Baking has long been associated with positive mental health. According to a study published in the Journal of Positive Psychology in late 2016, creative endeavors such as cooking or baking can make people happier.
Jack Hazan is taking that to heart in New York City. The baker turned therapist uses baking techniques to help his clients. While studying at New York University in 2016, he started his business Jack Bakes to make and sell challah products.
Using his baking expertise in his therapy practice, Hazan is benefitting New Yorkers. Through individual sessions, he infuses recipes with coping mechanisms and other key therapeutic techniques to bring about a healthier life.

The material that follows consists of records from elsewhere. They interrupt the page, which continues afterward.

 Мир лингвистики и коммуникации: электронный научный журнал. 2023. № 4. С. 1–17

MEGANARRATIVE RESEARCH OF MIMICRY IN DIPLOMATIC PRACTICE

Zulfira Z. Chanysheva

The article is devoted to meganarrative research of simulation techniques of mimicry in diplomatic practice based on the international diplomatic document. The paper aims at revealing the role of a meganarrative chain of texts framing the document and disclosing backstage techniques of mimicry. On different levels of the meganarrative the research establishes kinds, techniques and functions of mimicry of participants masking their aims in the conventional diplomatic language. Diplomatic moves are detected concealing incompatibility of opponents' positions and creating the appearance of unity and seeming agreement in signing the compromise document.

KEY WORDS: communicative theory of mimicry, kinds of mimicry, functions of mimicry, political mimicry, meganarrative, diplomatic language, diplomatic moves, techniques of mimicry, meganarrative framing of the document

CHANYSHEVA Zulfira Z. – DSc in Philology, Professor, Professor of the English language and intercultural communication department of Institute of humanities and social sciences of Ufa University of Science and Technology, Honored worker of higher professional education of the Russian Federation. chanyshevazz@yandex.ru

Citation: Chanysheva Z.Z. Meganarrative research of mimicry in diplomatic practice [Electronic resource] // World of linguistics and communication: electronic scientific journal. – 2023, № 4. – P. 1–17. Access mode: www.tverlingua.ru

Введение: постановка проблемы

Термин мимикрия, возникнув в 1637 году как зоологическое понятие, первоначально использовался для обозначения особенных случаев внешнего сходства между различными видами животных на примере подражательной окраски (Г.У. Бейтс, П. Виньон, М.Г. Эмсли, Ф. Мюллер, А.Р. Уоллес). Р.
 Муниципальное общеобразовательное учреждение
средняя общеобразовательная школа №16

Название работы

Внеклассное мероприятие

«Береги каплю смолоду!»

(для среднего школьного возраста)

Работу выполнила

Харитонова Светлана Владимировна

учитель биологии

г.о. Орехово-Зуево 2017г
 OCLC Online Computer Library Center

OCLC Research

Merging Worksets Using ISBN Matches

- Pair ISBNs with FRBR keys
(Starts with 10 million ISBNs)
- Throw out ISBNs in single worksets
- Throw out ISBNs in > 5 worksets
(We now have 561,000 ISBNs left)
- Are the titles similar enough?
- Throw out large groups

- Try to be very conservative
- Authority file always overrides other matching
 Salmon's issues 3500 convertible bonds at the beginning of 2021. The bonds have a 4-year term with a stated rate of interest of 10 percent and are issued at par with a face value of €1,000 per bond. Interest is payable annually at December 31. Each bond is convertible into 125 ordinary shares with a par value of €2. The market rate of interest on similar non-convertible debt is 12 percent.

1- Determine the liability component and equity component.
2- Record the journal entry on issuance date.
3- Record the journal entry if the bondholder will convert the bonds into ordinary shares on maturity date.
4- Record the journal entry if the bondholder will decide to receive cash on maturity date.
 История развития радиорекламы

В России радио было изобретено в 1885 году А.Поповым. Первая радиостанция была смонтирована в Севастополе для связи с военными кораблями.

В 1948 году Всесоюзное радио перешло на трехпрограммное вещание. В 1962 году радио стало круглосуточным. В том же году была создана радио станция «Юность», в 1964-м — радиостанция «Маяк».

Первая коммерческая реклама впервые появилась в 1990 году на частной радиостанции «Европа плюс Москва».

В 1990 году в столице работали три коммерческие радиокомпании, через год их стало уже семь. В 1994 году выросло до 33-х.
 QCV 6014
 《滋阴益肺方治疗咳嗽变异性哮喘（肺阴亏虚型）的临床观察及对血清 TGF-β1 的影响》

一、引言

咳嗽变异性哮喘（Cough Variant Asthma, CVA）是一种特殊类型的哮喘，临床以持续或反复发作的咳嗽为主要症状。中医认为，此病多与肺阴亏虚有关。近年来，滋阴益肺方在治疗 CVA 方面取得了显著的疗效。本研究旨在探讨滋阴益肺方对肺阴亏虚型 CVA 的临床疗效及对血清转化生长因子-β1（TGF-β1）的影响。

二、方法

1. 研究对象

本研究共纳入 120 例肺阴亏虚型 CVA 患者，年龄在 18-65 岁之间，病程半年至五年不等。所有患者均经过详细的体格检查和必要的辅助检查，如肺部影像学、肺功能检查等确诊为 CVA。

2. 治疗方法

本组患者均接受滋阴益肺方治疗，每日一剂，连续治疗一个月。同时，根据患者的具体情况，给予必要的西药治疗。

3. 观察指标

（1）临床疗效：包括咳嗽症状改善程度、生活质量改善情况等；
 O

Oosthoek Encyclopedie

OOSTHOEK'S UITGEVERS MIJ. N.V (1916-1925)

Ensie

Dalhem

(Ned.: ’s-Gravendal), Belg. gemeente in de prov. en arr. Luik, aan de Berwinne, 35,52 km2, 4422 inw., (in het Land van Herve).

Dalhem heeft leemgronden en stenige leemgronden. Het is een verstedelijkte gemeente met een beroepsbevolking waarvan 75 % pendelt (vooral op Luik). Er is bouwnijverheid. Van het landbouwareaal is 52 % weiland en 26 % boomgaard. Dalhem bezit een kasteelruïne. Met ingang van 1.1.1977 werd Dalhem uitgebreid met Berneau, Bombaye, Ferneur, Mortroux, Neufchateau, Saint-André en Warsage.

“Connecting with Others, All About the Self, Mindfulness, Grief and Loss and Emotions. These are themes that I see most in my practice. And they have practical applications for baking,” Hazan says. “While therapy and baking may seem scary or daunting, I’ll help break down the instructions or teachings so they’re simple to follow.”
Hazan sees the direct effect baking has on mental health, especially during the challenging times the coronavirus pandemic has brought upon society. “We’re experiencing grief and loss right now. We can’t connect the way we used to, and this is one way we’re connecting with people,” he tells Time Out New York.
In addition to these sessions, Hazan’s Brooklyn-based baking company continues to grow. Its challah and challah bagels are available in 50 stores in New York and across the Mid-Atlantic region.